• _Your objective_:
Each entry below is to be given again word for word, with no pictures.

• _Stored items_:
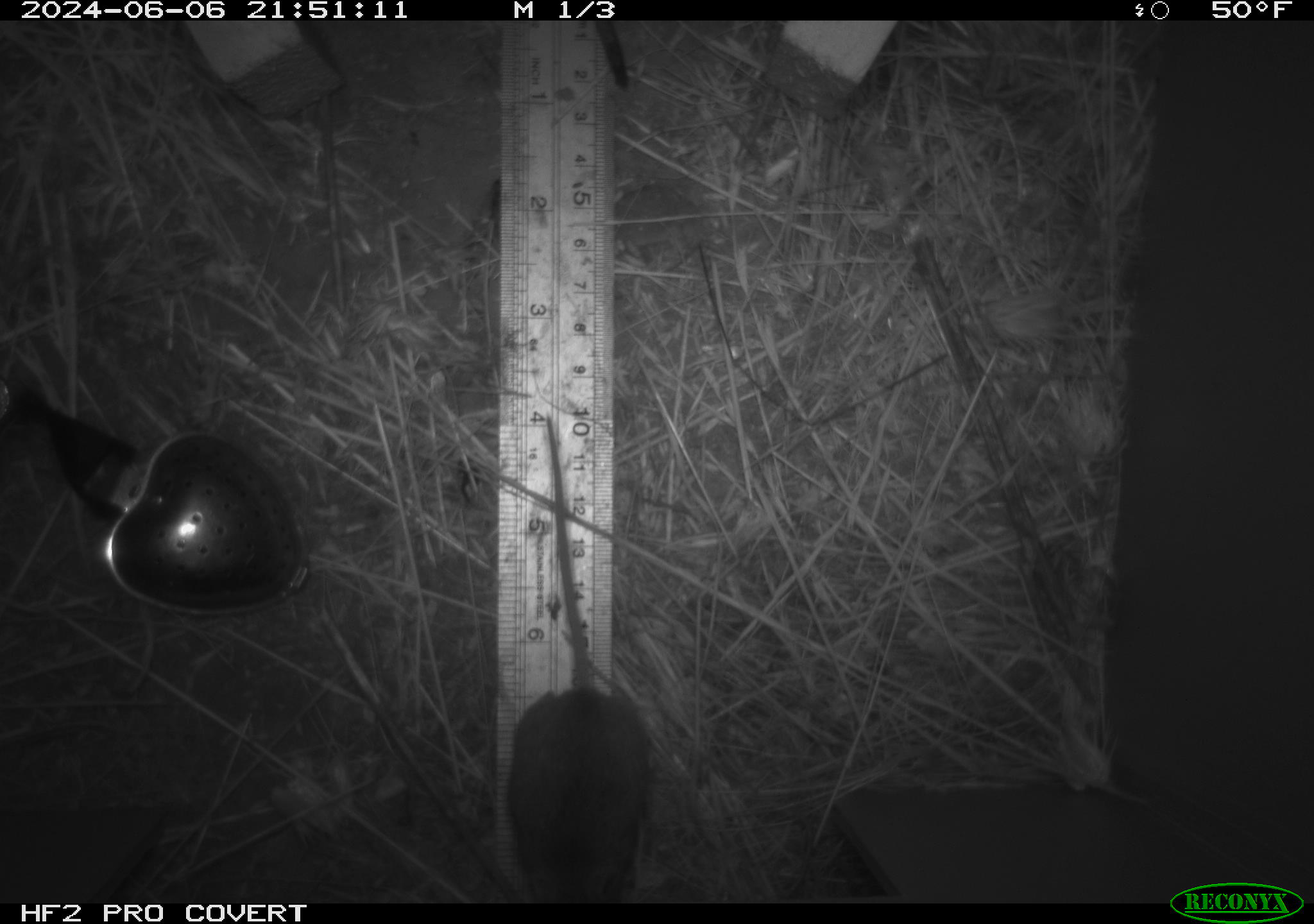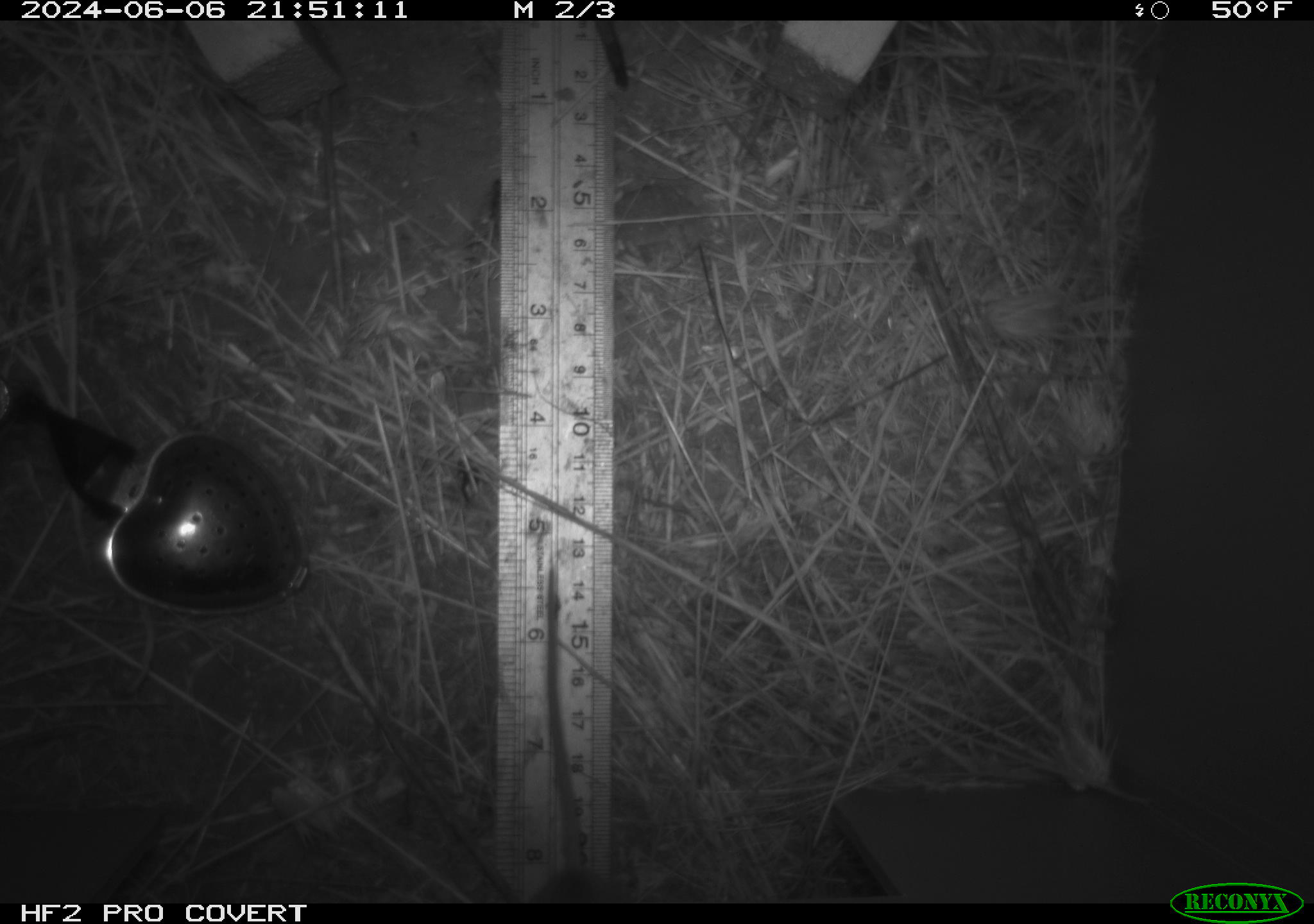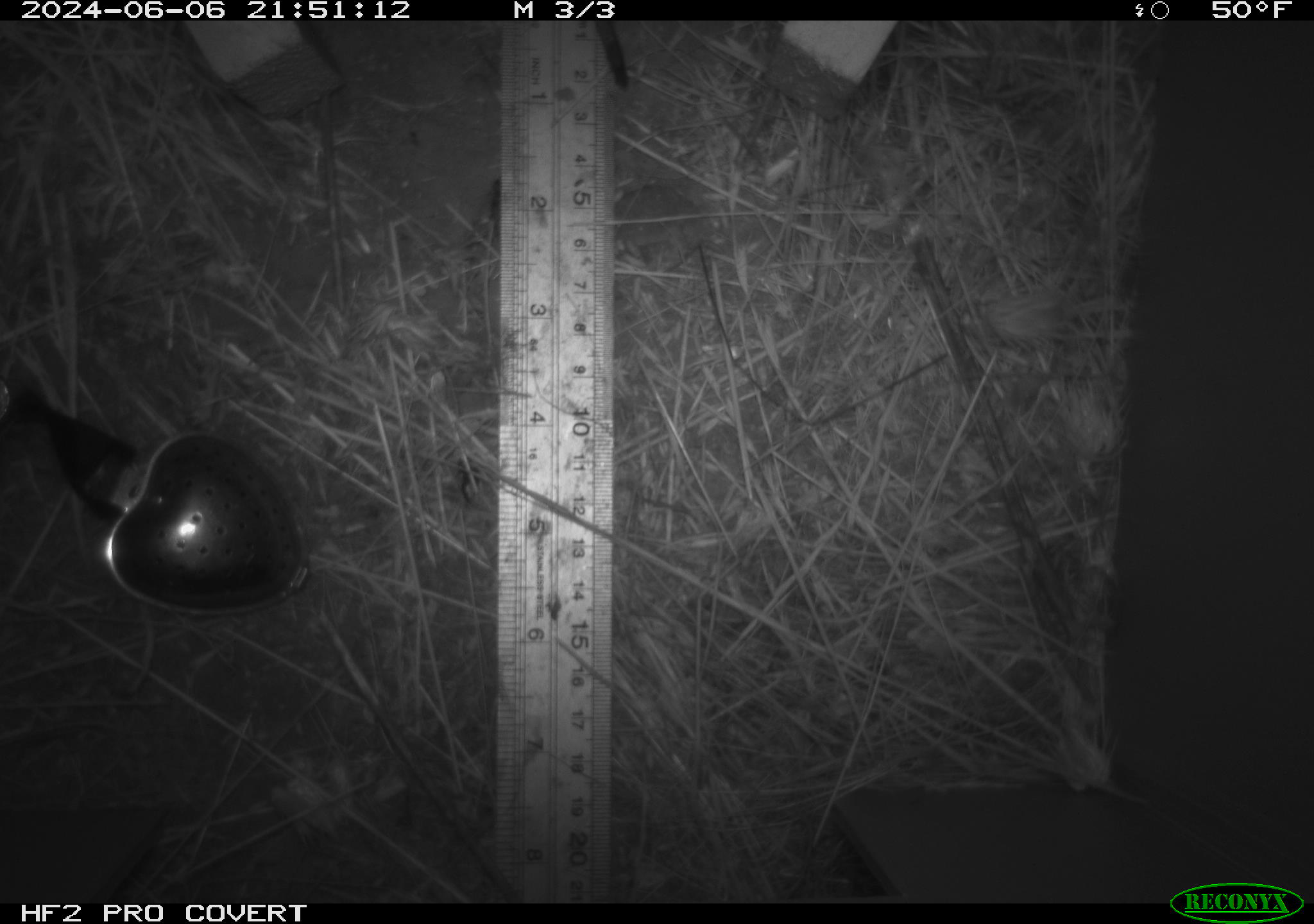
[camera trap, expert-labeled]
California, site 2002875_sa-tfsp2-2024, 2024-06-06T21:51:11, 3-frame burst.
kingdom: Animalia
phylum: Chordata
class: Mammalia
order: Rodentia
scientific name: Rodentia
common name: mouse species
Mouse species (Rodentia).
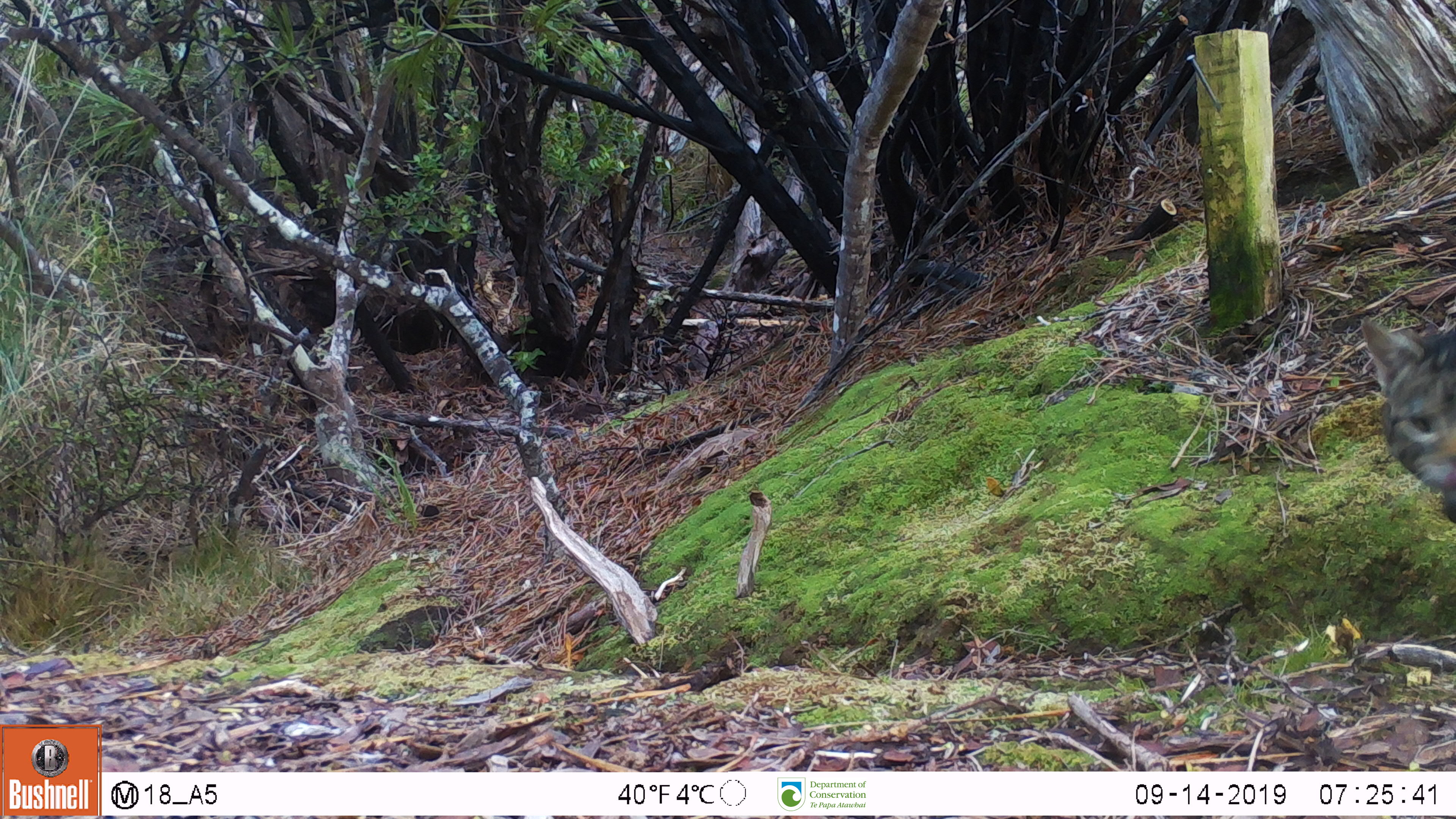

• _Exercise response_:
[camera trap, expert-labeled]
California, site 2002875_sa-tfsp2-2024, 2024-06-06T21:51:11, 3-frame burst.
kingdom: Animalia
phylum: Chordata
class: Mammalia
order: Rodentia
scientific name: Rodentia
common name: mouse species
Mouse species (Rodentia).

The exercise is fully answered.